Input:
————————

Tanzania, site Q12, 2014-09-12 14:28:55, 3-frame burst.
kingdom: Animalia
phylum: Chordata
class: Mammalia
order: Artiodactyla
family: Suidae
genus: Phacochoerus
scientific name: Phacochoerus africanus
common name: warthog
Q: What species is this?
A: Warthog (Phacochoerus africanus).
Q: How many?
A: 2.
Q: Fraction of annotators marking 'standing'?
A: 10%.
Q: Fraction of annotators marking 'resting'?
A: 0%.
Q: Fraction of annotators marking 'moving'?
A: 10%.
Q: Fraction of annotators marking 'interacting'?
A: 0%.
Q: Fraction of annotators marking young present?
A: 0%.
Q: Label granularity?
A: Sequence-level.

————————

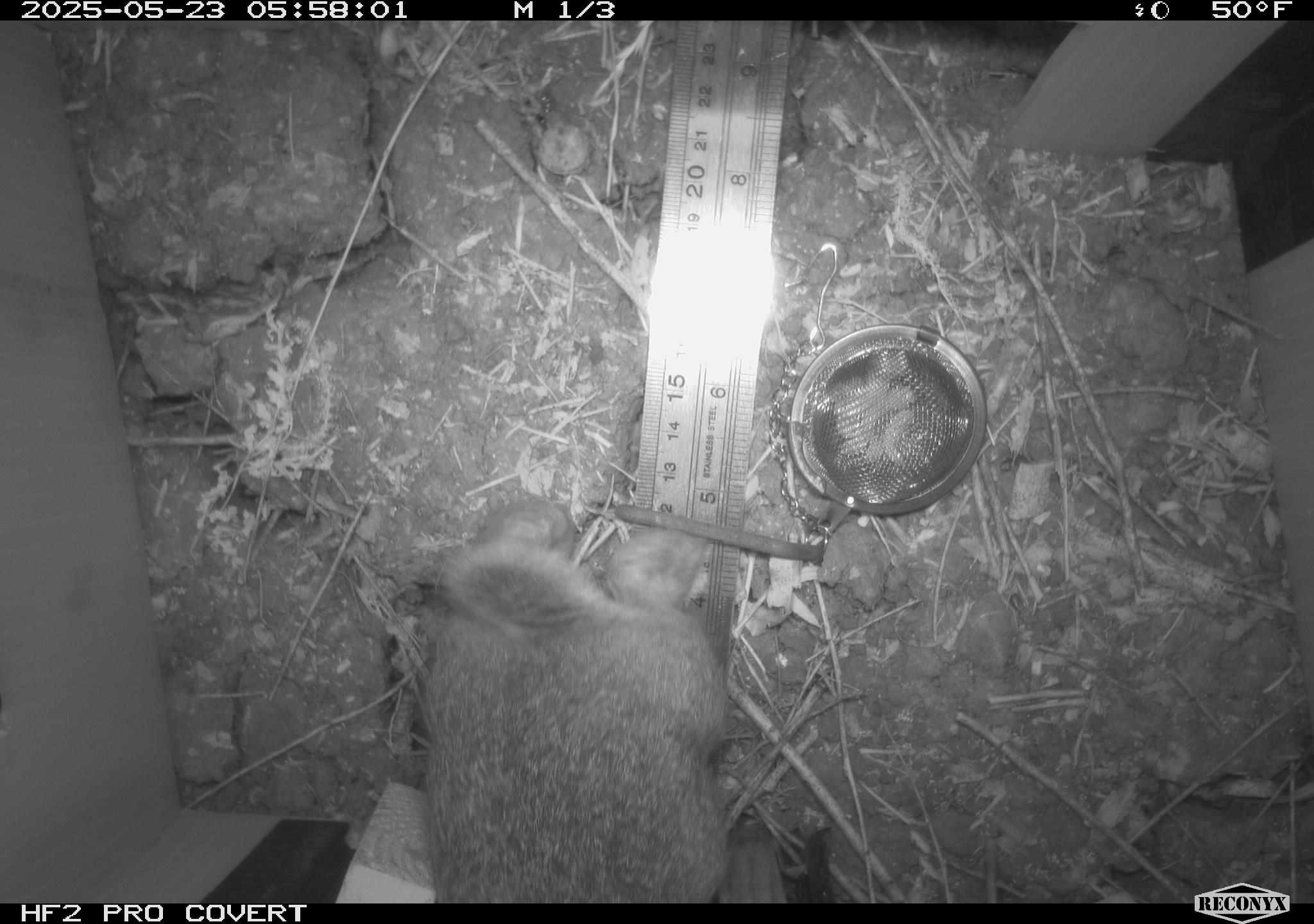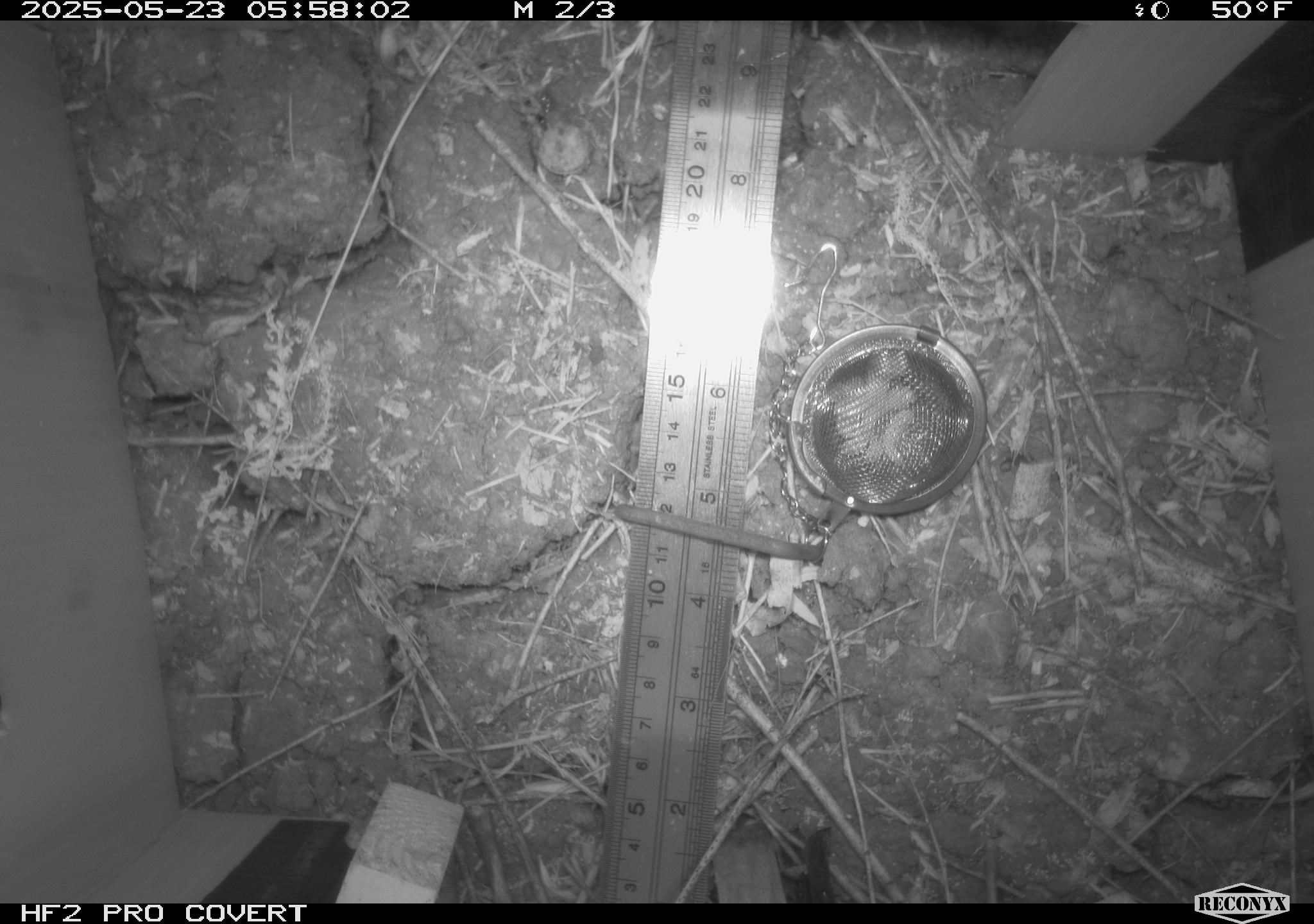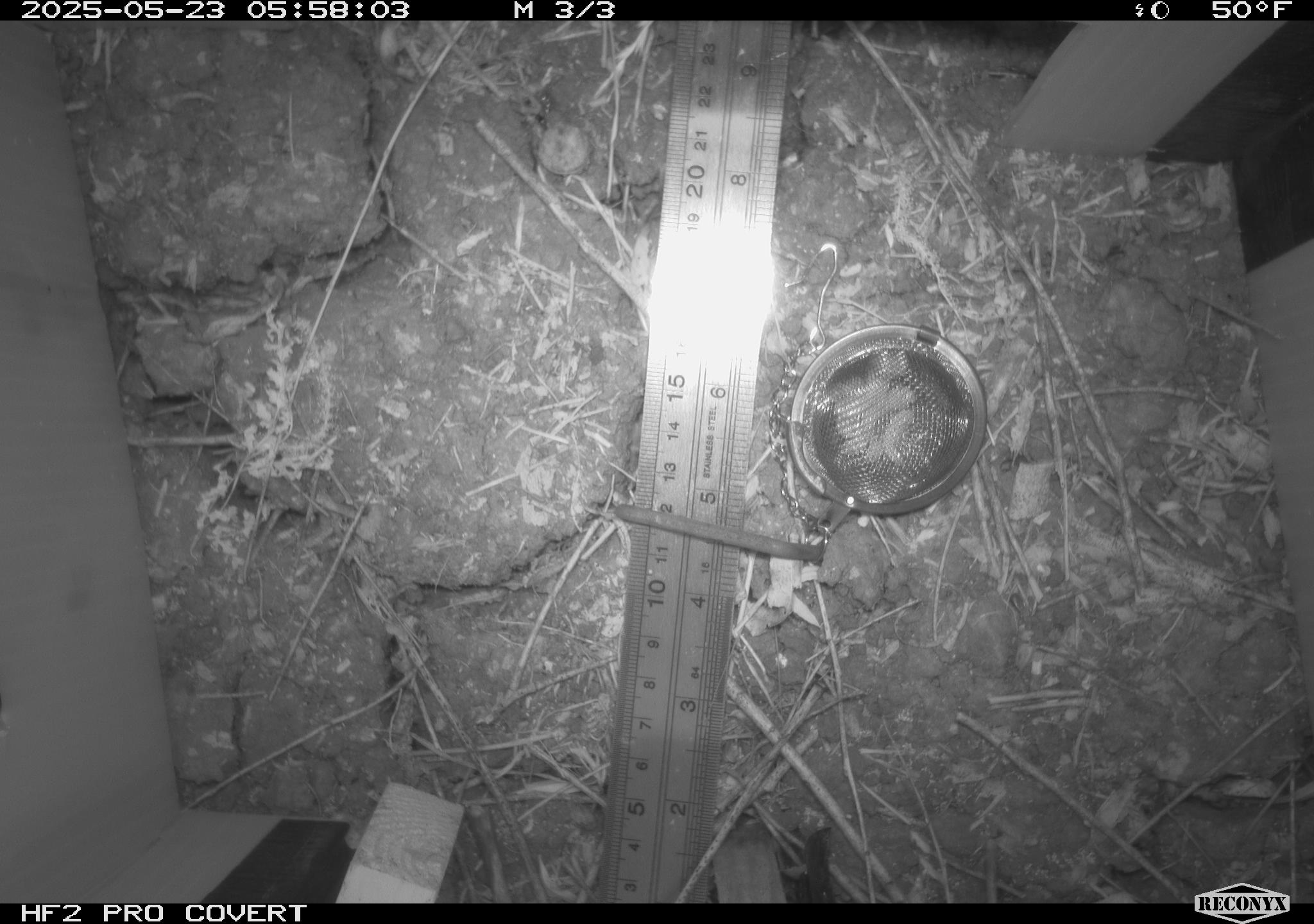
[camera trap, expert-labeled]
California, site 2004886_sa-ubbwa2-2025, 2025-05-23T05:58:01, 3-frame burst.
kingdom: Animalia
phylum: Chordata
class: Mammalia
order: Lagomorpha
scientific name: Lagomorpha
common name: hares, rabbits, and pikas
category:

————————

Everything from the line with "common name: warthog" through the line with "A: Sequence-level." in the listing above must be retyped exactly, with nothing added.

common name: warthog
Q: What species is this?
A: Warthog (Phacochoerus africanus).
Q: How many?
A: 2.
Q: Fraction of annotators marking 'standing'?
A: 10%.
Q: Fraction of annotators marking 'resting'?
A: 0%.
Q: Fraction of annotators marking 'moving'?
A: 10%.
Q: Fraction of annotators marking 'interacting'?
A: 0%.
Q: Fraction of annotators marking young present?
A: 0%.
Q: Label granularity?
A: Sequence-level.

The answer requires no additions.